Она казалась совсем трезвой. Ну, раз так… Не в моей манере останавливаться на полпути. Еще больше я не терплю заканчивать в самом начале. Ограничиться одной бутылкой – все равно что прийти к зубному врачу, зуб просверлить, а пломбу не поставить. Кажется, что и так достаточно, но потом будет совсем худо.

Последствия вчерашнего вечера перестали меня душить, и я смог внимательнее разглядеть гостью. Маленькая, черненькая, в красных туфельках – это я зафиксировал с момента встречи. Теперь же отметил ее бледность, то ли от пудры, то ли от обычного для журналистов малокровия, длинные тонкие пальцы и небольшие круглые глаза – прожженные сигаретой дырки в белой рубашке негра. На губах черная помада. Ногти тоже черные. В целом, внешность маленькой Светы как-то неявно гармонировала с ее фамилией, и она была даже красива, но от этой красоты до уродства был один взмах ресниц. А в остальном – грудь торчком под белым свитерком, крепкие бедра под кожей джинсов, ровные плечи – все на месте. Морщит лобик и смотрит на дисплей. Наводит камеру на пустую бутылку и улыбается.

– Ты чего?

– Быстро мы ее…

– Нормально. Может быть, пойдем куда-нибудь, перекусим?

– Конечно. Если вы хотите.

– Знаешь, Света, давай на «ты». Я же не в редакции у тебя. Ты моя гостья. А с гостями, которые у меня ночуют, я привык без церемоний.

– В каком смысле? – спросила Полувечная.

Фиолетовая простыня

– Я тебя совсем не знаю. Чем ты занималась до революции?

Тонкие пальцы пробежали по моему позвоночнику быстро и нежно, как палочки Гари Бартона по пластинам виброфона.

– Какая разница?

Большой палец залез ко мне под мышку и пощекотал. Щекотки я не боюсь.

– А ты?

– Я? Тем же самым, что и сейчас.

– Трахал пожилых дамочек?

Я перевернулся на спину, стащил с Татьяны Викторовны простыню. Потом хлопнул ее по плоскому животу – несколько раз, с разной силой. Звуки при этом выходили тоже разные, и они мне нравились. Не было в них чмоканья пота и шмяканья дряблой кожи.

– Ну, ты тоже, наверное, как-то развлекалась?

– А! Я тебя умоляю. Портвейн пили, вот и все развлечения. Чаще – «Три семерки». «Семьдесят второй» тоже. Я «Кавказ» любила. Вообще, светлые, они лучше шли.
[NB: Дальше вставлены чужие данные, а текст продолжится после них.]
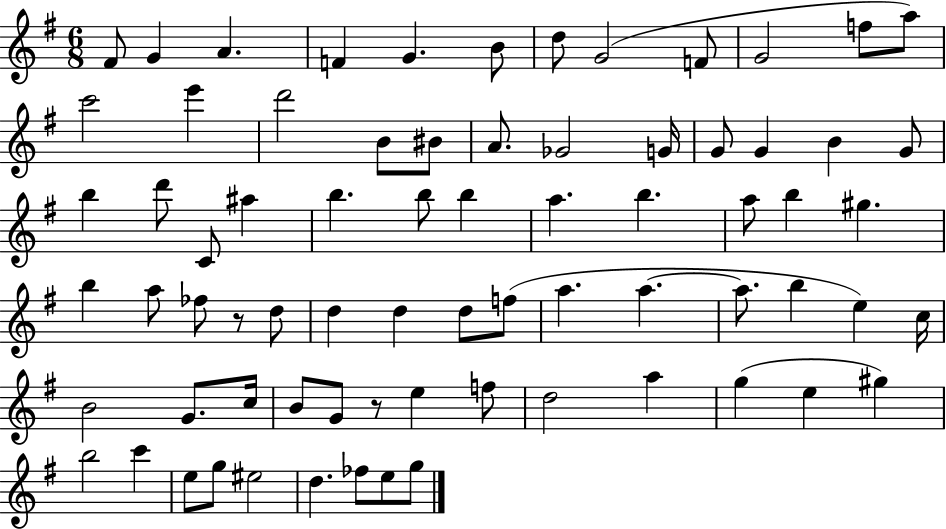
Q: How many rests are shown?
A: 2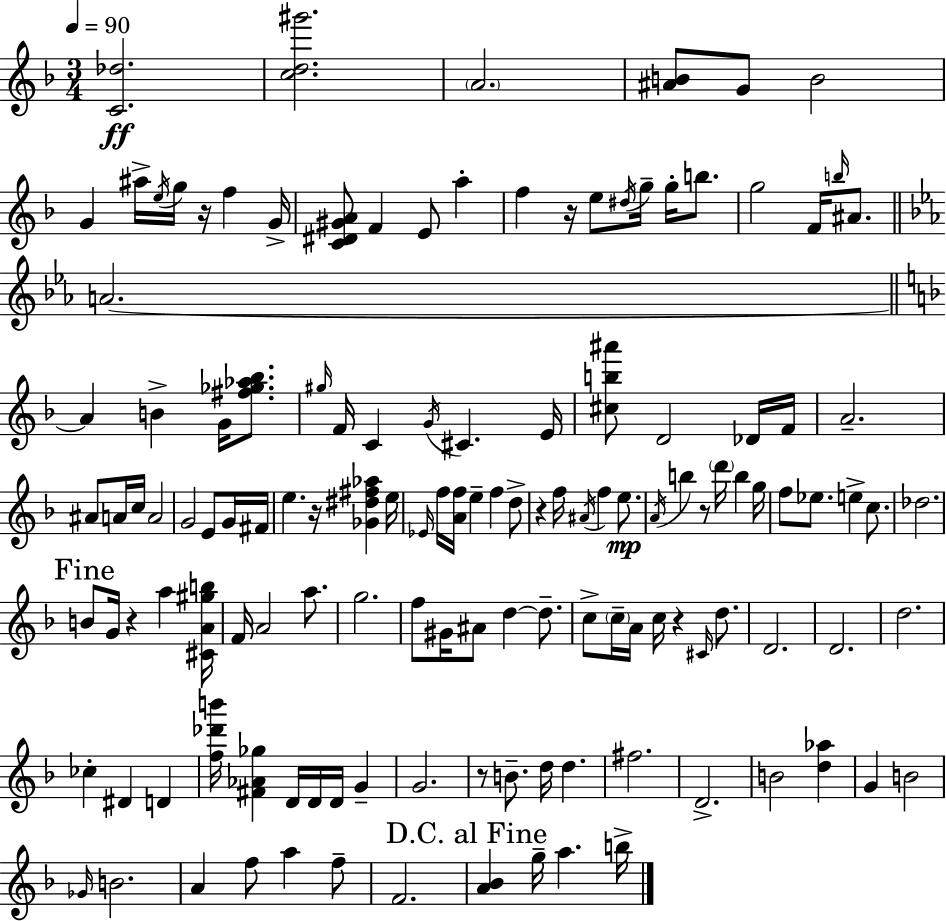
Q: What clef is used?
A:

Как-то так, знаешь, мягче.

– Ну да, помню. Как же. Холодный портвейн. Основа основ.

– Уж не химия…

– Точно. А еще что делала?

– На водку перешла годам к тридцати. Возраст, работа, дела. Пятое, десятое… Некогда рассиживаться. Вот когда помоложе все были, садишься, бывало, и весь день так с портвейном и сидишь. А после тридцати темп жизни уже не тот. Быстренько собрались, пару бутылочек – хлоп! – и по домам. Одно только плохо. Портвейн радость давал, легкость душевную. А от водки одна только дурь. Пять минут весело, а потом уже не помнишь ничего.